Super-strength synthetic opioids pose a growing threat to Europe and could have a “profound” impact on public health, officials at the European Union’s drugs monitoring agency have warned.

The Taliban crackdown on opium production in Afghanistan has raised fears that dwindling heroin supplies could see the gaps in Europe’s illicit drug markets instead flooded with lethally potent synthetic opioids, known as nitazenes, which can be 500 times stronger than heroin.

Experts and frontline drug services in the UK have been sounding the alarm for months over the increasing prevalence of nitazenes, which have been found in the past two years to have contaminated not just heroin, but also illicit vapes, diazepam and codeine.

Despite not all coroners yet testing for the drugs, the National Crime Agency was reported to have identified 65 nitazene deaths in the second half of 2023 alone – with detections in drug supplies soaring fivefold in two years. In November, police seized 150,000 nitazene tablets in London, in the UK’s largest-ever synthetic opioid haul.

In January, experts at the Faculty of Public Health warned that, with global drug markets “rapidly evolving”, a potential influx of nitazenes could fuel a “second wave” of the UK’s current drug deaths crisis. Britain already suffers thousands of fatal overdoses every year, despite so far being spared a US-style opioid epidemic.

Writing in the Lancet Public Health journal that those deaths confirmed by the NCA are likely just “the tip of the iceberg”, those experts urged governments to “find the political capital” to take the more radical steps “needed to prevent many more deaths”.

Their warning has now been highlighted by the EU’s drugs monitoring agency, which published a response in the same journal pointing to rapid increases in fatal overdoses in countries where nitazenes are already prevalent.

“Nitazenes pose a credible threat,” wrote five experts at the European Monitoring Centre for Drugs and Drug Addiction, adding: “Predicted changes in heroin availability in Europe could herald an increase in the use of synthetic opioids with possibly profound implications for public health.”

Lethal synthetic opioids have already been detected in the UK in heroin, and illicit vapes and diazepam (Getty Images)

================

### Questions on the material
- A) Please repeat everything in the article on synthetic opioids from "Despite not all" down to "synthetic opioid haul.", word for word.
- B) List every drug or product that the article on synthetic opioids says nitazenes have been found contaminating in the UK.

### Supplied entries
================

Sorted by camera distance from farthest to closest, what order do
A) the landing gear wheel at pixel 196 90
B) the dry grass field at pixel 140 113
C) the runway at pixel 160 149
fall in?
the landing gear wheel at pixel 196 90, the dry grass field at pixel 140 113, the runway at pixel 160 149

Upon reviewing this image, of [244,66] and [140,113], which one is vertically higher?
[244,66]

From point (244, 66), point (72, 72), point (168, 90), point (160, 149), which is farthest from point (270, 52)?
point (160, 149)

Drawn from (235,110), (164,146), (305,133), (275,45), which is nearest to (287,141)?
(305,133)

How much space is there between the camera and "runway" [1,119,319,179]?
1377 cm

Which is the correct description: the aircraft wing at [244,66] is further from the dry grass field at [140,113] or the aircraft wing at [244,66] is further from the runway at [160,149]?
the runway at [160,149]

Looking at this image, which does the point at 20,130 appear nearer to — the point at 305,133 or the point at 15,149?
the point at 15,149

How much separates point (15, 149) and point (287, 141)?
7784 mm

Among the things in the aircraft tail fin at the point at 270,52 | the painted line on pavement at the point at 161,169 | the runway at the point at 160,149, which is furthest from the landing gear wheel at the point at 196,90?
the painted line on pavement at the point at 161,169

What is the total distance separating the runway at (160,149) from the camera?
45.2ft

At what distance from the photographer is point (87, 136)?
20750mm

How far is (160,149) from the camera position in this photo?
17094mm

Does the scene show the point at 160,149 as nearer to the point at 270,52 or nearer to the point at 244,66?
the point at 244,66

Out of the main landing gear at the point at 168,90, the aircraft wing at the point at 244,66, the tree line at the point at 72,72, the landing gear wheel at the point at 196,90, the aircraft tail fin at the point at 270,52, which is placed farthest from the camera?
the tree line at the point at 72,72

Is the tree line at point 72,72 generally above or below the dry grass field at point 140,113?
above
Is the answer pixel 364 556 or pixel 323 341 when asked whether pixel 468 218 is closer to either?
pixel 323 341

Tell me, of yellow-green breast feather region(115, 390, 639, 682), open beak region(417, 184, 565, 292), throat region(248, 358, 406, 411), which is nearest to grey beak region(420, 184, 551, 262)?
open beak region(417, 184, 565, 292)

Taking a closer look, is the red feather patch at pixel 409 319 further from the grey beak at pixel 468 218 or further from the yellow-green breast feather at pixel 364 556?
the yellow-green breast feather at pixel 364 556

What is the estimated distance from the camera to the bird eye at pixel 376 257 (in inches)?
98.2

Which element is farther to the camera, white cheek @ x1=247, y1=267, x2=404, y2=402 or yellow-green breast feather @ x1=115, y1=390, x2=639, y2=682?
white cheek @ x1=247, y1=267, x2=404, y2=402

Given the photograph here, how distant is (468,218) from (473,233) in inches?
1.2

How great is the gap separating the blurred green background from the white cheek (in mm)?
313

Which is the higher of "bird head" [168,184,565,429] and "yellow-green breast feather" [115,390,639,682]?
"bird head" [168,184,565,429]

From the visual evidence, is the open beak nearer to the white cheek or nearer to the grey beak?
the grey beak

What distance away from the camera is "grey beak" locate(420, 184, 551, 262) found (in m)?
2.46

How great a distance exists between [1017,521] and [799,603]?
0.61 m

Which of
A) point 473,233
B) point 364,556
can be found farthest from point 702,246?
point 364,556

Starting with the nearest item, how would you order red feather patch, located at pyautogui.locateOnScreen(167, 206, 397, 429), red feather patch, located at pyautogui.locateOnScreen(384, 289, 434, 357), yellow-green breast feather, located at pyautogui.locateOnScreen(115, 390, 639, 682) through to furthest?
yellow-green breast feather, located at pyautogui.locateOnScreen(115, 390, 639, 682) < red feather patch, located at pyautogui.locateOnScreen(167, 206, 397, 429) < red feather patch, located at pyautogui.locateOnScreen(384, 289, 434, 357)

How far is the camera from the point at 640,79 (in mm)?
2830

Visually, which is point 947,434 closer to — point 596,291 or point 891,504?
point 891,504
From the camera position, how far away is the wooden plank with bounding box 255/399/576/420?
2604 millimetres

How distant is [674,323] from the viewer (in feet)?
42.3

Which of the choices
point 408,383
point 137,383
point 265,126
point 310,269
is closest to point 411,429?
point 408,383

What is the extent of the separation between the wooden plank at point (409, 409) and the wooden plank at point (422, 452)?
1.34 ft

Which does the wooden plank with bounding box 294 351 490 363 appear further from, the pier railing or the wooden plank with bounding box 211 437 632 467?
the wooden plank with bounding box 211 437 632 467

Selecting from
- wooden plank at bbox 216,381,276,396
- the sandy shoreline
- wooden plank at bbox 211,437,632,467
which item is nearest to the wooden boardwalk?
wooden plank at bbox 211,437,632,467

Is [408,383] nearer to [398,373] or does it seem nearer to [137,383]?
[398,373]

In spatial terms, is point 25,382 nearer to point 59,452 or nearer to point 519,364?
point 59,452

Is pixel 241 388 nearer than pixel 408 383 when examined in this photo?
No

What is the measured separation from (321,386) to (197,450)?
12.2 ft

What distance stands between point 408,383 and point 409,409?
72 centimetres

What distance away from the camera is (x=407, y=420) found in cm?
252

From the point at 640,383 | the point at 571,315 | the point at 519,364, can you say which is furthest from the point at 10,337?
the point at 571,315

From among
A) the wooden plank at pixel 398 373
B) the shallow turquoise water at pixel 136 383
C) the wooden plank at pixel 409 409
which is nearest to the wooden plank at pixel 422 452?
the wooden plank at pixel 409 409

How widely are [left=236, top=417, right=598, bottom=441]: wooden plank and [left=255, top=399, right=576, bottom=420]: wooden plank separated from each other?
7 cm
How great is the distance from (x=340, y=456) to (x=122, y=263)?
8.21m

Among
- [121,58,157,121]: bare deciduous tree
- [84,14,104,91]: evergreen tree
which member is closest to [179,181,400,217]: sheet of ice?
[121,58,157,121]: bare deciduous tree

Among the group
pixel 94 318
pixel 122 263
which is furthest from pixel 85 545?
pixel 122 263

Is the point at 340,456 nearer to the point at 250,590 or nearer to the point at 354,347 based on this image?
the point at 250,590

================

### Answers
- A)
Despite not all coroners yet testing for the drugs, the National Crime Agency was reported to have identified 65 nitazene deaths in the second half of 2023 alone – with detections in drug supplies soaring fivefold in two years. In November, police seized 150,000 nitazene tablets in London, in the UK’s largest-ever synthetic opioid haul.

- B) Heroin, illicit vapes, diazepam, codeine